Almost immediately after the Spill Compensation and Control Act was enacted in 1976, the legislature and the courts began to struggle with ownership liability issues. That struggle continues today. Recent federal case law has added an additional wrinkle to Spill Act liability for owners of contaminated property. Both current and former owners of industrial or commercial properties should be aware of potential liabilities and methods for limiting those liabilities.

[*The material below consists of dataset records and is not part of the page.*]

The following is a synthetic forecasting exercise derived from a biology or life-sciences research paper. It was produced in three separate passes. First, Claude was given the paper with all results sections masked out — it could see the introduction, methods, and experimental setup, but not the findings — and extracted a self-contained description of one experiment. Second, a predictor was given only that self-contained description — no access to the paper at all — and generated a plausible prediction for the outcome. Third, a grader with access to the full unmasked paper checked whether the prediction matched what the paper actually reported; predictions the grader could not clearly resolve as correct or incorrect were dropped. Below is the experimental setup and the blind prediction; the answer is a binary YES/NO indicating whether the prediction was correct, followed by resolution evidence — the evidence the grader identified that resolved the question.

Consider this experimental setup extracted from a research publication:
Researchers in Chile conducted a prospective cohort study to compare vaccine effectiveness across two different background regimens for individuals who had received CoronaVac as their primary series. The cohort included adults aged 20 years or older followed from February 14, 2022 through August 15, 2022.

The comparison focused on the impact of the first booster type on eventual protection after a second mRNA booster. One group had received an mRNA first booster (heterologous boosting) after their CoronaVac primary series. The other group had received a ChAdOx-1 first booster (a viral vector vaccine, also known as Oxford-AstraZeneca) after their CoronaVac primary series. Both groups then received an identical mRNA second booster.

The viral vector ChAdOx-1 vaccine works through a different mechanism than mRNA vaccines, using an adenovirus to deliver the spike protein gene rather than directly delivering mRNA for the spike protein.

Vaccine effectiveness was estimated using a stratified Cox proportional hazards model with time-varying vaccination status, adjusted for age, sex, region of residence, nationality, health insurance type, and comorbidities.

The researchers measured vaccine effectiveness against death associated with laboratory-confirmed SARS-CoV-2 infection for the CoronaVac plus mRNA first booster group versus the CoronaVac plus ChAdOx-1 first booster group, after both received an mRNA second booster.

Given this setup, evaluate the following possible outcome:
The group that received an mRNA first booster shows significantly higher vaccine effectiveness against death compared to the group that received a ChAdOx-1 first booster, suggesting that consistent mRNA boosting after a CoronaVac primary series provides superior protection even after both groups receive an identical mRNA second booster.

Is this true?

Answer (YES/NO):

As originally enacted, the Spill Act imposed strict liability for clean-up and removal costs on “any person who has discharged a hazardous substance.” 1976, N.J. Laws Ch., 141, § 8c. It was therefore clear that a property owner was not liable without actual participation in the discharge. See New Jersey Dep’t of Envtl. Prot. v. Exxon Corp ., 151 N.J. Super. 464, 473 (Ch. Div. 1977) (rejecting NJDEP’s argument that “simple ownership of land, without any affirmative act, is sufficient to assess liability”). However, the Spill Act language and thus the scope of Spill Act liability has been modified and expanded several times since the act’s initial promulgation in 1976. Most importantly, the phrase “in any way responsible” was introduced in 1979. Under the Spill Act’s current iteration, any “person who has discharged a hazardous substance, or is in any way responsible for any hazardous substance, shall be strictly liable, jointly and severally, without regard to fault, for all cleanup and removal costs.” N.J.S.A. 58:10-23.11g(c)(1). While the phrase “in any way responsible” is not defined in the Spill Act, it has become generally accepted that ownership of property at the time of a discharge is sufficient to subject the property owner to liability. However, it has remained unclear whether and when a party who purchases property after a discharge has occurred can be held liable under the Spill Act.